Courage, vaillance, humanité et justice récompensées par le prix Arnošt Lustig

Bedřich Utitz, photo: ČTK

Vétéran de guerre, journaliste et éditeur en exil, Bedřich Utitz a reçu le prix Arnošt Lustig le weekend dernier à Prague. Décerné tous les ans par la Chambre de commerce tchéco-israélienne, le prix a été attribué pour la première fois en 2012 à l’occasion du premier anniversaire de la mort du célèbre écrivain tchèque, Arnošt Lustig.

Bedřich Utitz, photo: ČTK
Au micro de Radio Prague, le président de la chambre de commerce, Pavel Smutný, explique tout d’abord d’où est venue l’inspiration pour la création de ce prix, qui ne se veut pas être un prix littéraire, malgré le fait qu’il porte le nom d’un écrivain :

« Nous avons souhaité créer un prix pour rappeler ses qualités extraordinaires.

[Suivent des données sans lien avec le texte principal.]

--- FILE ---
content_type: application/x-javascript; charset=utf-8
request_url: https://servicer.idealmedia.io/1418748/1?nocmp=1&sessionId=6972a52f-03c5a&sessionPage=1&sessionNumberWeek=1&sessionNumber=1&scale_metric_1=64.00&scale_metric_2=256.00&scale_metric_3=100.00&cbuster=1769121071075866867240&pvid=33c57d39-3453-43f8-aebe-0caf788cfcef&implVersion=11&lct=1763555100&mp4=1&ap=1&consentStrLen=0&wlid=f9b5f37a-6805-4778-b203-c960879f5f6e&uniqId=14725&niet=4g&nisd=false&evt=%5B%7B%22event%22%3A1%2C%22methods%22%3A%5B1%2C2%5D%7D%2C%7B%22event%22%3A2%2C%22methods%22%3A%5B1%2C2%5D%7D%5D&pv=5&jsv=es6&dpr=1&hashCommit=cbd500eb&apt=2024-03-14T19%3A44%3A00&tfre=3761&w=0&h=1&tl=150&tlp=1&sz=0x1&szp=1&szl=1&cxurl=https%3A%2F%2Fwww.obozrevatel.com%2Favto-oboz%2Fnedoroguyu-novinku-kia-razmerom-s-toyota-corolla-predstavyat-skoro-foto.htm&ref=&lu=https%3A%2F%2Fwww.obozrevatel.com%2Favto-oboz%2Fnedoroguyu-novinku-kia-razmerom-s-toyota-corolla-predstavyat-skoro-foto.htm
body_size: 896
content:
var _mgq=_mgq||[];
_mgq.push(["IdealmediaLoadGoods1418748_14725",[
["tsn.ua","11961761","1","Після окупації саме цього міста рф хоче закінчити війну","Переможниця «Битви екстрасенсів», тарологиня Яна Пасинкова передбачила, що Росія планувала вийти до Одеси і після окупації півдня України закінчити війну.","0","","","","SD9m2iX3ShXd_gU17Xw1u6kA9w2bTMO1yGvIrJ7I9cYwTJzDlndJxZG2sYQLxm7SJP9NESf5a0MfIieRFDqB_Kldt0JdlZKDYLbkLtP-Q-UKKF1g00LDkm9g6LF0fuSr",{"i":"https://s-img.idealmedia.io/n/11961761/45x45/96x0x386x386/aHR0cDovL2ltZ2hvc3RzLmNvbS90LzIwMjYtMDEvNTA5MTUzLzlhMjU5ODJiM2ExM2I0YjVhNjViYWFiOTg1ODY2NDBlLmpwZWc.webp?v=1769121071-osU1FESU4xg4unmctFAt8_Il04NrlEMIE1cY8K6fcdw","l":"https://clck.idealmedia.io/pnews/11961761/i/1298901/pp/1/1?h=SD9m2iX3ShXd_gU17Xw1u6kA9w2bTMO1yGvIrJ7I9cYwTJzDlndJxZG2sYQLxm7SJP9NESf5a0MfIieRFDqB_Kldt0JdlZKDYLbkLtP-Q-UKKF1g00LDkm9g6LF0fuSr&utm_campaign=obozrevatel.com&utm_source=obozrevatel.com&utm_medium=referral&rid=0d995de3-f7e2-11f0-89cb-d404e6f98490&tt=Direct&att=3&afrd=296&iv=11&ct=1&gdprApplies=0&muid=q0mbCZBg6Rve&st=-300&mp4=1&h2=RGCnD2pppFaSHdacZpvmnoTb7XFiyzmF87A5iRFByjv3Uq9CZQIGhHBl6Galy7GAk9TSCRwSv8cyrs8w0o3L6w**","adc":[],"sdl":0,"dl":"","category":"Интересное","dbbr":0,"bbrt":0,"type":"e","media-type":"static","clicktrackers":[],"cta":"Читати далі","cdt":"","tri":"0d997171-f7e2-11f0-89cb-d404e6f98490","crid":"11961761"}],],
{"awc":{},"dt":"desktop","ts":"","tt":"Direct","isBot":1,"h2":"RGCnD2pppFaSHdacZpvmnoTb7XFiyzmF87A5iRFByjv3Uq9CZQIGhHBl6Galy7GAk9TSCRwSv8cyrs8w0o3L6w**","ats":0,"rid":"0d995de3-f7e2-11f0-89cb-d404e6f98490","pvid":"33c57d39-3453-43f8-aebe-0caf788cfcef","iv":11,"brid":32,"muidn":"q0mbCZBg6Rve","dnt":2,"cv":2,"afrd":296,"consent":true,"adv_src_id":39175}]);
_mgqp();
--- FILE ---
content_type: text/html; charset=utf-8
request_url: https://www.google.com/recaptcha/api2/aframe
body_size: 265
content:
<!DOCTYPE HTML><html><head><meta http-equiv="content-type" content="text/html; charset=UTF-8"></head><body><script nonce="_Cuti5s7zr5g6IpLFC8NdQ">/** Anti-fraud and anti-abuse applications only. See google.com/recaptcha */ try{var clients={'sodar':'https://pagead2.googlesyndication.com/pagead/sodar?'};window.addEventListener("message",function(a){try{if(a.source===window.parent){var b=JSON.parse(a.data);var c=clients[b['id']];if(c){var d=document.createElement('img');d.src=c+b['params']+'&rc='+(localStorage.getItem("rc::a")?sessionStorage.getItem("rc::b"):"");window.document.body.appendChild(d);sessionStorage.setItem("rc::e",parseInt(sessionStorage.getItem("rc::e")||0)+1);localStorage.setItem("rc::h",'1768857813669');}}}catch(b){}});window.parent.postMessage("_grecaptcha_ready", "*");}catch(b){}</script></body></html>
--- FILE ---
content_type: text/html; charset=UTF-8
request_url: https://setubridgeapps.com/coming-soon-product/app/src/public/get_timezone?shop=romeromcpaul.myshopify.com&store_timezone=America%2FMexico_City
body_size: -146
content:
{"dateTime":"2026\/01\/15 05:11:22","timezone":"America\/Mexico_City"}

Du débat que nous avons mené sont sorties quatre qualités. La première, c’est bien le courage. Il s’agit du courage de mener l’action. Ensuite, la vaillance : pour subir ou pour vivre les conséquences de ce courage. Et puis, l’humanité, parce qu’Hitler était aussi vaillant et courageux cela est sûr, c’est pour cela que nous ajoutons l’humanité et la justice. Toutes ces quatre valeurs représentent pour nous un héros. »

Bedřich Utitz et Pavel Smutný, photo: ČTK
Finalement, le choix de nommer ce prix selon l’écrivain tchèque d’origine juive Arnošt Lustig était presqu’une évidence pour Pavel Smutný. Rescapé des camps de concentration nazis, Arnošt Lustig a consacré son œuvre artistique au témoignage de ce qu’il avait vécu. Il a honoré par sa vie les quatre vertus pour lesquelles le prix est attribué. Et puis, il était également un membre d’honneur de la Chambre de commerce tchéco-israélienne.

Les candidats au prix Arnošt Lustig sont désignés par un comité composé de quinze personnalités tchèques, parmi eux se trouve la sociologue Jiřina Šiklová, l’ancien ministre de l’Industrie Miroslav Grégr ou encore Ilja Kotík, médecin personnel du président Václav Havel ainsi que d’Arnošt Lustig.

Le prix n’est pas attribué à titre posthume et son lauréat doit être Tchèque. Cette année le jury a désigné Bedřich Utitz, vétéran de guerre, journaliste et éditeur. Il a également travaillé en tant que chef des émissions en langues étrangères de la Radio tchèque. Pavel Smutný présente sa vie en grandes lignes :

Pavel Smutný, photo: MZV ČR
« Du haut de ses 94 ans, Bedřich Utitz représente une trace verticale de l’histoire du XXe siècle. C’est un héros militaire, il s’est battu à Tobrouk ainsi qu’à Dunkerque. Suite à quoi il est rentré au pays, où il a travaillé en tant que journaliste. Il a dû quitter encore une fois le pays en 1968 au moment de l’invasion soviétique. Il a donc vécu deux immigrations. Il est parti pour l’Allemagne fédérale. A Cologne il a fondé la maison d’édition Index, par le biais de laquelle il a publié 230 ou 240 livres d’auteurs tchèques interdits par les communistes et d’auteurs étrangers traduits en tchèque. Il a travaillé pour l’esprit tchèque. Sa vie est un exemple de courage et de vaillance parce qu’il était militaire et un combattant contre les Nazis. C’était un exemple de l’humanisme et de la justice car tout ce qu’il a fait était juste et humaniste. »

La nomination de Bedřich Utitz a été proposée par la sociologue Jiřina Šiklová et sa désignation a été unanime. Il a reçu le prix des mains du Premier ministre Bohuslav Sobotka. Les lauréats des années précédentes ont été l’évêque et le résistant anti-communiste, Václav Malý, et la présentatrice de télévision qui avait annoncé l’invasion des chars soviétiques en 1968, Kamila Moučková.